Required work
Copy out, word for word, the stretch of the records below from the line containing "From the image's" through the end of the records, and nothing else.

Material provided
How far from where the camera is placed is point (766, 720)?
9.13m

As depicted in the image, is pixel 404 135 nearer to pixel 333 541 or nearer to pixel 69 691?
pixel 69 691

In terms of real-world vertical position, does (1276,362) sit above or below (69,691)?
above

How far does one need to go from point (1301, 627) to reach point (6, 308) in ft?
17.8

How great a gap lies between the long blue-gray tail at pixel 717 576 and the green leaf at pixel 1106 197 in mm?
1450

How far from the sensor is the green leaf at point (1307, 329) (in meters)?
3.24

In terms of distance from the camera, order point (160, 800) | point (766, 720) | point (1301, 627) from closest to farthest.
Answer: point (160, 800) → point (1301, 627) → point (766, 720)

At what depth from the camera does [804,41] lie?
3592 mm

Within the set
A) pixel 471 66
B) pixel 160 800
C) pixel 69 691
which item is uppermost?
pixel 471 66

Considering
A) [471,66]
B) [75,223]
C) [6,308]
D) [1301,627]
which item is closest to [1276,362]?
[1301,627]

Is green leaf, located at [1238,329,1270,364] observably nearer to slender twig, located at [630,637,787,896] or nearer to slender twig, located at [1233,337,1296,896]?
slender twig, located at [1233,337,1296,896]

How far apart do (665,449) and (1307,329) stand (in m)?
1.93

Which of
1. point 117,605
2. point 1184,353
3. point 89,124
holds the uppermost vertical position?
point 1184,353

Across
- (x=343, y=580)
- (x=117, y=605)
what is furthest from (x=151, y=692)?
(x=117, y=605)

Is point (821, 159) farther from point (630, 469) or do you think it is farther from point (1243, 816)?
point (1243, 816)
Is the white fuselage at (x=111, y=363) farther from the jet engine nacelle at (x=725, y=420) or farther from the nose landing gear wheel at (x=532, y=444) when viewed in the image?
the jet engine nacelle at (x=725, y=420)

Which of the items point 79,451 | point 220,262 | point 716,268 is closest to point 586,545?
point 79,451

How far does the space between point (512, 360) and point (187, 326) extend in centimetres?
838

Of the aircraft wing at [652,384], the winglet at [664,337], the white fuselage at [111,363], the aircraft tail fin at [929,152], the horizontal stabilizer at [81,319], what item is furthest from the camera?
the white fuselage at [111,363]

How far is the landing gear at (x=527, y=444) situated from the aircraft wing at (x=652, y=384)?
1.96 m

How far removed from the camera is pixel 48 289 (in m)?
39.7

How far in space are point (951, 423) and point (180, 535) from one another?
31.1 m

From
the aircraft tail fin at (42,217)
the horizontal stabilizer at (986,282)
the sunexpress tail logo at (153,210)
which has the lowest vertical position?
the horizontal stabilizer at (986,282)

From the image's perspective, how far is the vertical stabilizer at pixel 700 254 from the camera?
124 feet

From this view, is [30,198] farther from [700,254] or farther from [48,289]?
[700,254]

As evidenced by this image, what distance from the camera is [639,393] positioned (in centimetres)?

Right answer
From the image's perspective, how far is the vertical stabilizer at pixel 700 254 from the camera?
124 feet

From this view, is [30,198] farther from [700,254] or farther from [48,289]?
[700,254]

As evidenced by this image, what distance from the camera is [639,393] positioned (in centimetres)?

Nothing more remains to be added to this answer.